## WHAT TO DO
Retype the entries below exactly, but begin at the line containing "order: Artiodactyla" and end at the last line.

─── PROVIDED RECORDS ───

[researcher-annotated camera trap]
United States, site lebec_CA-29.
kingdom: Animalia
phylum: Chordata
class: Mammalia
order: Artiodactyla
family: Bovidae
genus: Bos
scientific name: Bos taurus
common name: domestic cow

───

## SOLUTION TO THIS PROBLEM
order: Artiodactyla
family: Bovidae
genus: Bos
scientific name: Bos taurus
common name: domestic cow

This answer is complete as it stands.